Thursday Oil Market Analysis

Last week, I wrote the following about the oil market:
The oil market is caught between two different issues. In the short-term, there is concern about the pace of expansion. Lower growth = lower oil demand = lower prices. However, as I pointed out above, there has been a strong, fundamental, long-term shift in the world's oil demand as countries like India and China have grown with their demand supplementing US/EU demand, providing a long-term floor under prices. But currently, these countries are also tying to slow growth due to increased inflationary pressures within their respective countries. In other words, there is currently a great deal of negative sentiment weighing down oil prices.
On the same day, the IEA announced a coordinated effort to release oil from various strategic oil reserves in an effort to lower prices, which in fact happened.

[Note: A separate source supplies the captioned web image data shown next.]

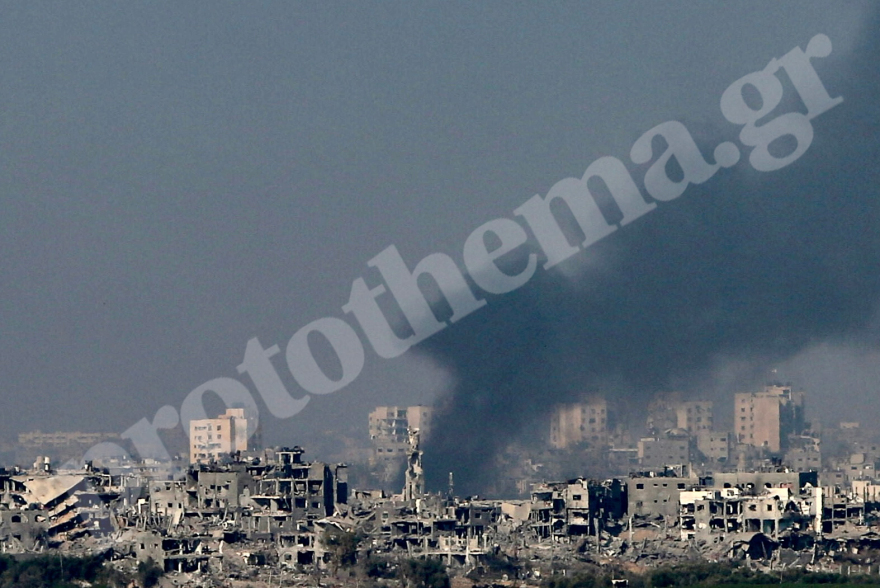 Ισραήλ: Το protothema στην πρώτη γραμμή - Η εκκίνηση των ισραηλινών αρμάτων και ο βομβαρδισμός της Χαμάς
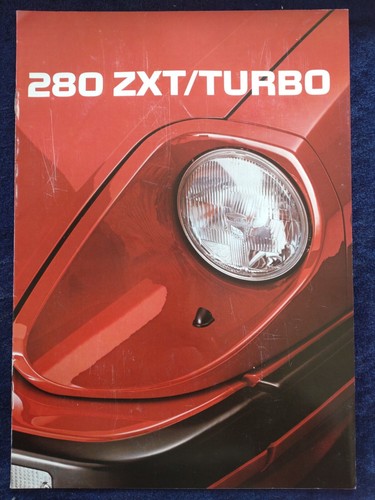 Datsun 280 zxt turbo - 280,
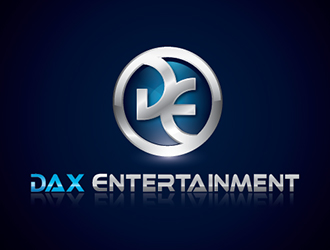 Dax Entertainment Logo Design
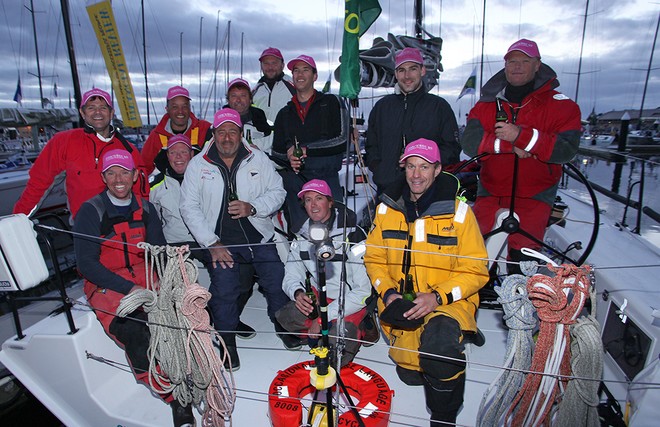 Occasional Coarse Language Too crew  - Rolex Sydney Hobart 2012 © Crosbie Lorimer http://www.crosbielorimer.com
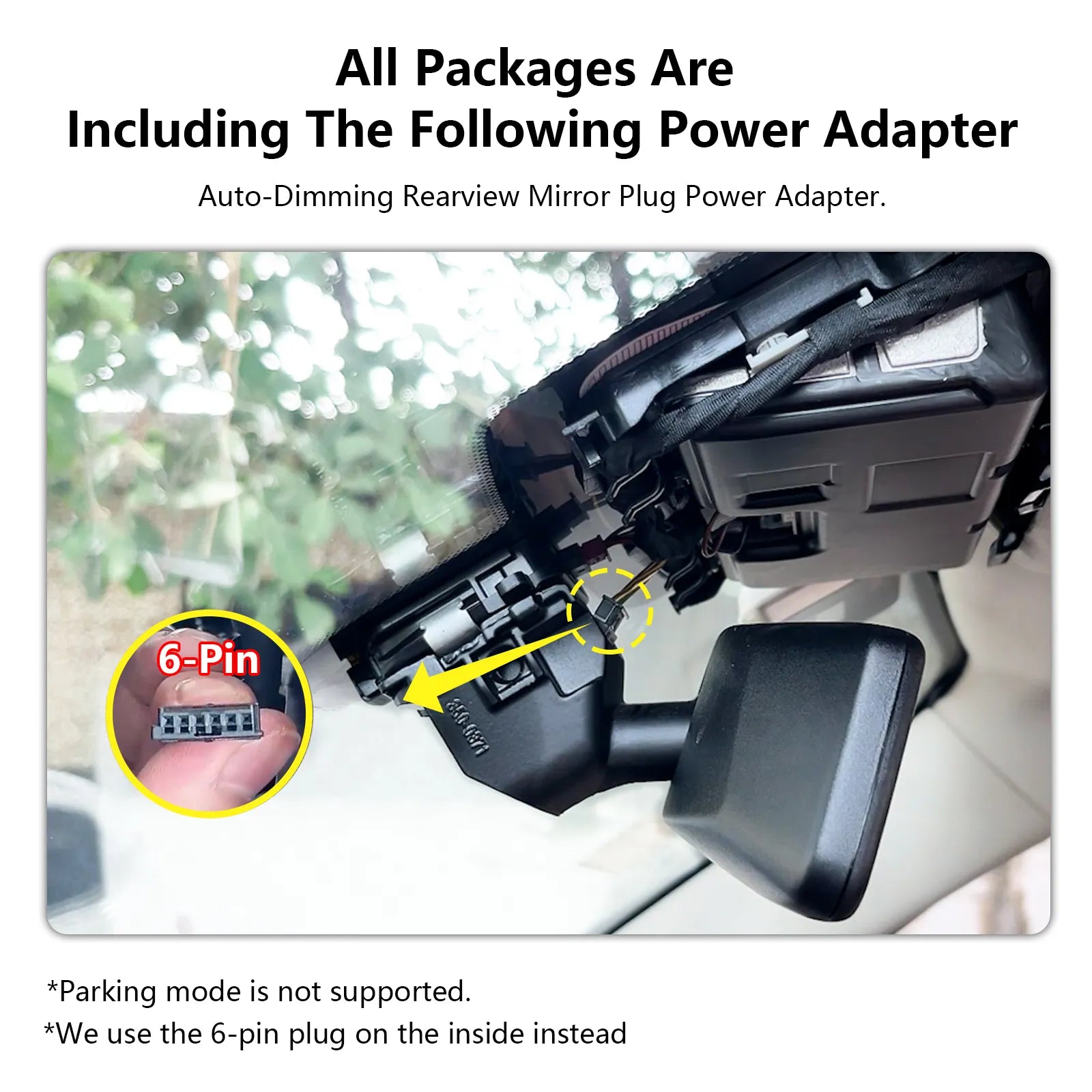 BWM X3 Gen-3 Model C Single Power adapter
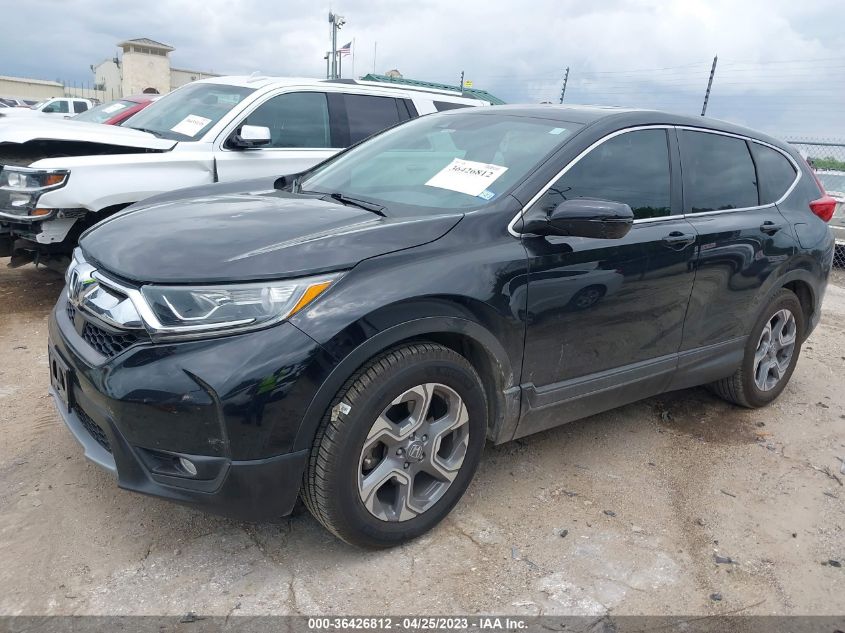 2017 HONDA CR-V EX-L - 7FARW1H88HE019323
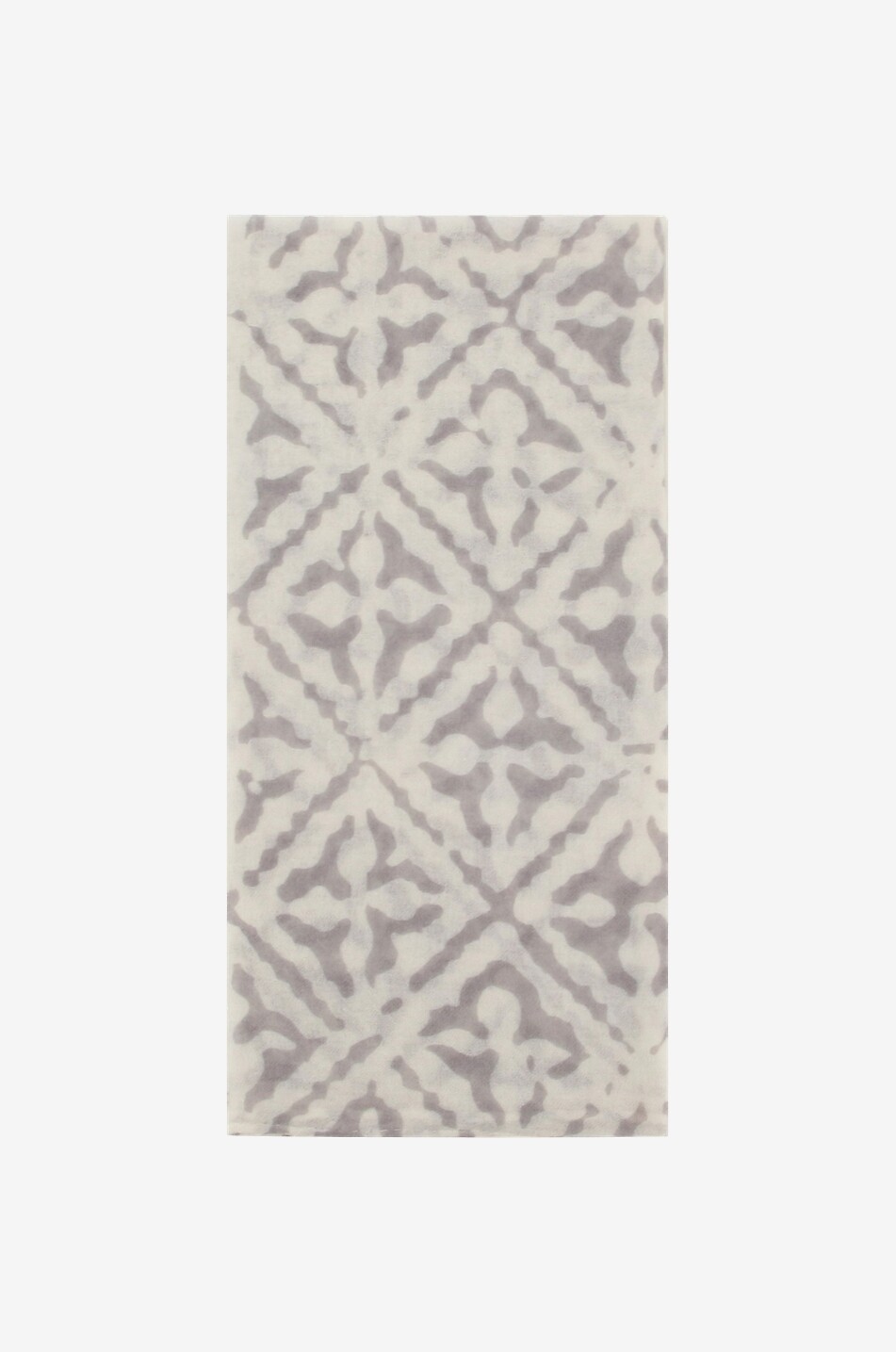 FRIENDLY HUNTING Eyes of Marrakesh cashmere scarf Women LIGHT BLUE 1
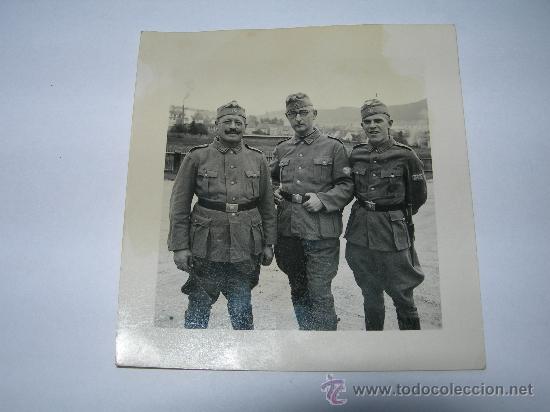 FOTO SOLDADOS WEHRMACHT(029) (Militar - Fotografía Militar - II Guerra Mundial)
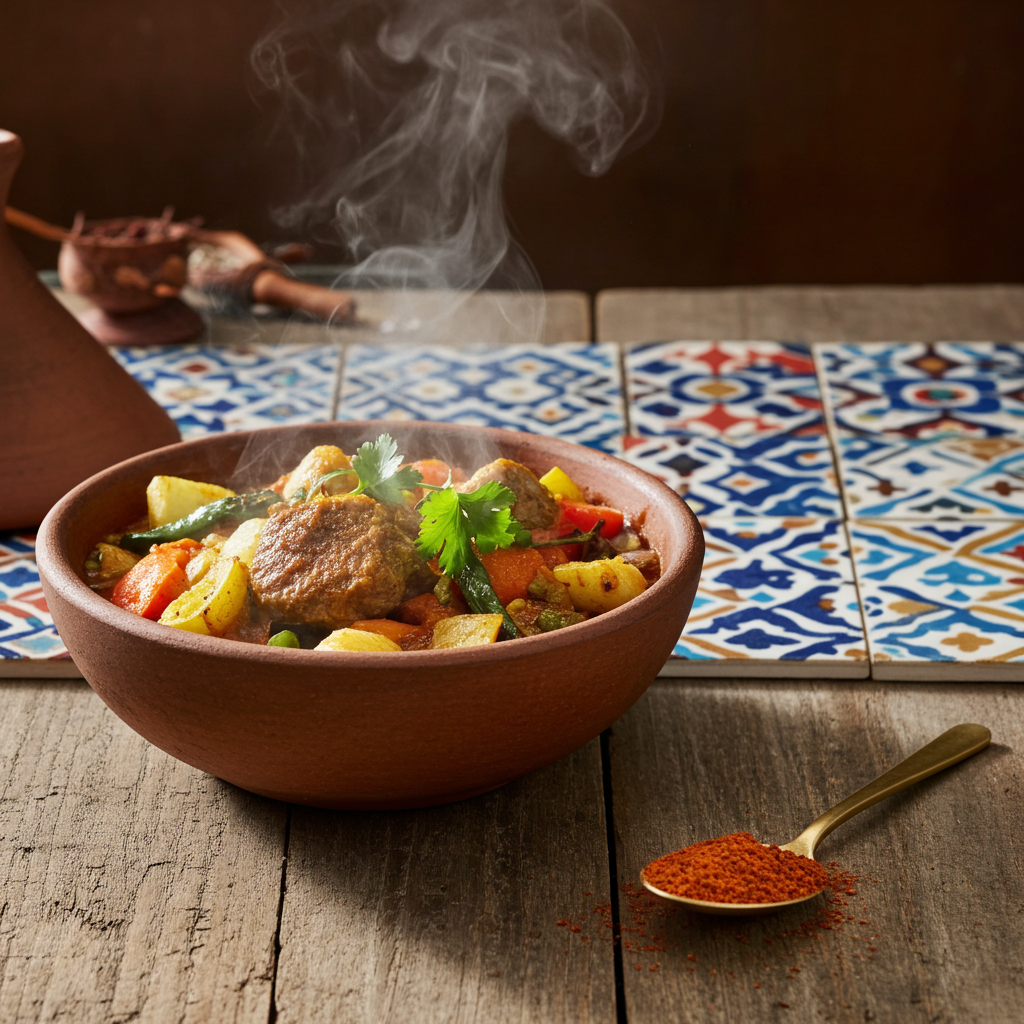 Lamb spice oriental (spice preparation)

The above analysis still stands: there are short-term issues that are hitting oil prices, but longer term supply and demand are still incredibly tight. Professor Hamilton summed up the basic issue in his article on the release:

In any case, the deed is now done, and the IEA has run an interesting experiment for us in how oil markets function. But I would recommend against further SPR sales, regardless of the final outcome of the current effort. The reason is that I see the long-run challenge of meeting the growing demand from the emerging economies as very daunting, and in my mind is the number one reason we're talking about an oil price above $100/barrel in the first place.

A one-time release from the SPR, or even a series of releases until the SPR runs dry, does nothing whatever to address those basic challenges.

And the growing demand from emerging markets is the primary underlying force in the oil market right now, which I believe is putting a floor under oil prices.

That being said, let's take a look at the chart:

The price chart is still negative. All the EMAs are moving lower and prices have been using the EMAs are technical resistance. Also notice that the EMAs have fanned out, obtaining a bit of distance from each other. The MACD is also weak; it's in negative territory and has shown little advance over the last month. However, it is about to give a buy signal.

My long-term prediction for oil is for prices to again move higher and stay there because of the macro level supply/demand situation (see the link above for the charts). However, right now the chart has to move through a fair amount of technical resistance. Prices have to advance through the EMAs and several resistance levels. I would give prices through July or mid-August to accomplish that feat before moving into higher territory.